The headquarters of MHA media in Los Angeles are a pastel-colored whirl. Garment racks crammed with slinky, ruched minidresses and frothy ball gowns crowd the floor, while stilettos in aqua, lilac, and pink fill an entire wall of glass cubes. It’s Jan. 27, Oscar nominations were announced this morning, and the comely, all-female staff is in a tizzy. After all, the firm’s sole reason for being is to get its clients’ creations – dresses and accessories by red-carpet regulars Elie Saab, Jimmy Choo, and Collette Dinnigan, among others – onto the well-toned bodies of A-list celebrities come awards night.
”We have 23 Elie Saab dresses on the way here right now from the Paris shows,” says president Marilyn Heston over the din of ringing phones. ”And the New York Fashion Week dresses [from clients Matthew Williamson and Nanette Lepore] will barely be off the runway in time to be considered for Oscars.” Meanwhile, her staff starts to place beseeching calls to stylists, messenger bauble-filled goody bags to nominees, and deliver ”look books” stuffed with sketches and fabric swatches. The goal? To re-create the 2002 coup they orchestrated when Best Actress Halle Berry wore an ornate Elie Saab gown to the Oscars – netting the then-little-known designer millions of dollars in free publicity.
Wooing Hollywood’s glamour girls – the Nicoles, Renees, Gwyneths, and Charlizes – in the hopes they’ll wear a particular designer’s gown to an event is nothing new. But what’s changed in recent years are the calculating, not-so-fabulous rumblings beneath the red carpet’s pretty surface. While firms like MHA Media can’t afford to give away piles of gowns and accessories, many designers can – and some are even paying stars to wear them. What’s more, savvy celebrities – who can rattle off designers’ names on the red carpet with aplomb – are getting more aggressive about soliciting these deals. They are also keeping them as quiet as a PricewaterhouseCoopers accountant on Oscar eve.
”It’s a dirty little secret, but it’s true,” says a fashion insider. ”[Stars] certainly don’t want their public to know. The public assumes [that their choice of dress] is an independent endorsement of someone they admire and think has style.”

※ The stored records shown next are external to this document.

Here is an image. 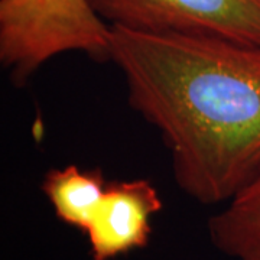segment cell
I'll return each instance as SVG.
<instances>
[{"instance_id": "2", "label": "cell", "mask_w": 260, "mask_h": 260, "mask_svg": "<svg viewBox=\"0 0 260 260\" xmlns=\"http://www.w3.org/2000/svg\"><path fill=\"white\" fill-rule=\"evenodd\" d=\"M109 35L88 0H0V62L16 85L67 52L109 61Z\"/></svg>"}, {"instance_id": "4", "label": "cell", "mask_w": 260, "mask_h": 260, "mask_svg": "<svg viewBox=\"0 0 260 260\" xmlns=\"http://www.w3.org/2000/svg\"><path fill=\"white\" fill-rule=\"evenodd\" d=\"M164 207L156 186L148 179L107 184L97 211L84 234L93 260H113L146 247L150 220Z\"/></svg>"}, {"instance_id": "5", "label": "cell", "mask_w": 260, "mask_h": 260, "mask_svg": "<svg viewBox=\"0 0 260 260\" xmlns=\"http://www.w3.org/2000/svg\"><path fill=\"white\" fill-rule=\"evenodd\" d=\"M214 247L234 260H260V168L208 221Z\"/></svg>"}, {"instance_id": "1", "label": "cell", "mask_w": 260, "mask_h": 260, "mask_svg": "<svg viewBox=\"0 0 260 260\" xmlns=\"http://www.w3.org/2000/svg\"><path fill=\"white\" fill-rule=\"evenodd\" d=\"M109 61L130 107L160 133L186 195L227 203L257 172L259 44L110 26Z\"/></svg>"}, {"instance_id": "3", "label": "cell", "mask_w": 260, "mask_h": 260, "mask_svg": "<svg viewBox=\"0 0 260 260\" xmlns=\"http://www.w3.org/2000/svg\"><path fill=\"white\" fill-rule=\"evenodd\" d=\"M109 25L260 45V0H88Z\"/></svg>"}, {"instance_id": "6", "label": "cell", "mask_w": 260, "mask_h": 260, "mask_svg": "<svg viewBox=\"0 0 260 260\" xmlns=\"http://www.w3.org/2000/svg\"><path fill=\"white\" fill-rule=\"evenodd\" d=\"M106 188L102 169L84 171L77 165L49 169L41 184L56 218L83 233L102 203Z\"/></svg>"}]
</instances>
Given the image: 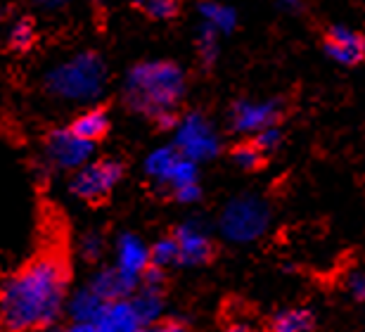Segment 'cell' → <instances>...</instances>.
Here are the masks:
<instances>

With the Oscars outperforming designer runway shows as the most watched fashion event of the year – and the value of red-carpet hits estimated to be in excess of $25 million in comparable advertising and retail sales – it’s no wonder the backstage dealings have gotten dirtier than a starlet’s train at the end of a long night. ”There are certain celebrities whose people are making demands to jewelry and fashion houses for contracts,” says Rose Apodaca Jones, West Coast bureau chief of Women’s Wear Daily. ”In other words, they’ll wear something in exchange for several hundred thousand dollars. As disgusting as it sounds, I can’t blame celebrities for pulling this.”
Another recent development is the concept of exclusivity: The top tier of glam actresses can demand that a designer dress them – and only them – for big nights. Which can leave the designer hanging should the diva have a last-minute change of heart. Yes, designers can spend six figures just for the possibility that a notoriously fickle star will wear their clothes to an event. ”It’s all part of their PR budget,” says Halle Berry’s stylist, Phillip Bloch. ”You’re flying [stars and stylists] out, you’re putting them up at the L’Ermitage, you’re paying for room service, not to mention shipping all the clothes out. They’re spending fortunes on this.”